Years later I met him at a film festival in Palm Springs, where he lived and where there is a street called the Kirk Douglas Way. He had had a stroke a few years previous and was very frail. I would have said he had only a few months remaining. That was 20 years ago.
Kirk was a fighter on screen and off, standing side by side with Burt Lancaster at the OK Corral and doing as much as anyone in the battle against the Hollywood “blacklist”.
As producer of Spartacus he hired the blacklisted Dalton Trumbo to pen this tale of an uprising against tyranny.
Ten years after I met Kirk in California I went to interview a little old lady called Kay Mander over lunch in Kirkcudbrightshire. She was in her mid-90s, living anonymously in a local authority bungalow, though she had been a pioneer documentary-maker during the Second World War. Suddenly out of the blue she revealed she and Kirk had been lovers.
They worked together on Heroes of Telemark half a century earlier. They were both married. For her it was a big deal, but not for Kirk. “He had this awful reputation,” she said. “He flew his ladies in first class, kept them there for a long weekend, and sent them back tourist.” It was the Kirk Douglas way. And yet Kay Mander thought he was “wonderful”. Her only regret was the pain it caused her husband. “Kirk Douglas was my passion,” she said.
Kirk appeared in a string of acclaimed classics – Spartacus, Ace in the Hole, Paths of Glory. He was great as Doc Holliday coughing up his lungs in Gunfight at the OK Corral. He was never the subtlest actor – John Kricfalusi, creator of the cartoon Ren and Stimpy, said: “He doesn’t just act with his face– he can act with his back. Kirk’s the only actor I’ve ever seen who can act with his back. They’ll have a shot of him from behind and you’ll see muscles twitching.”
Kirk was compelling too in a string of films no one has ever heard of.
I included two in my top 20 favourite obscure films when I edited the book The Times on Cinema. A Gunfight boiled the western down to a setpiece as Kirk faced off against Johnny Cash. You needed two iconic figures to make it work. And in The Last Sunset he was an outlaw who turns up on the doorstep of an old flame and discovers she has a husband and a grown-up daughter. He falls in love with the daughter, only to discover he is her father – Greek tragedy in Wild West clothing.

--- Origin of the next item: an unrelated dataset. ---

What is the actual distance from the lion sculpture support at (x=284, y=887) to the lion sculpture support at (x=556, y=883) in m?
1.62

He could do dark. But he could also do light. He put everything into acting and into life. He was a charmer, a fighter, a legend and it seemed like he would go on forever. There was never a time he was not in my life. I was in the pub on Wednesday night enjoying a pint or two with my mate Niall and telling him Kirk was now 103. “I thought he was dead,” said Niall. It must have been right about that time that he did finally pass away. A few hours later I was looking at the news online and there it was – Kirk Douglas was dead.
I still have the dimple and the memories, but in that headline a little part of me died too.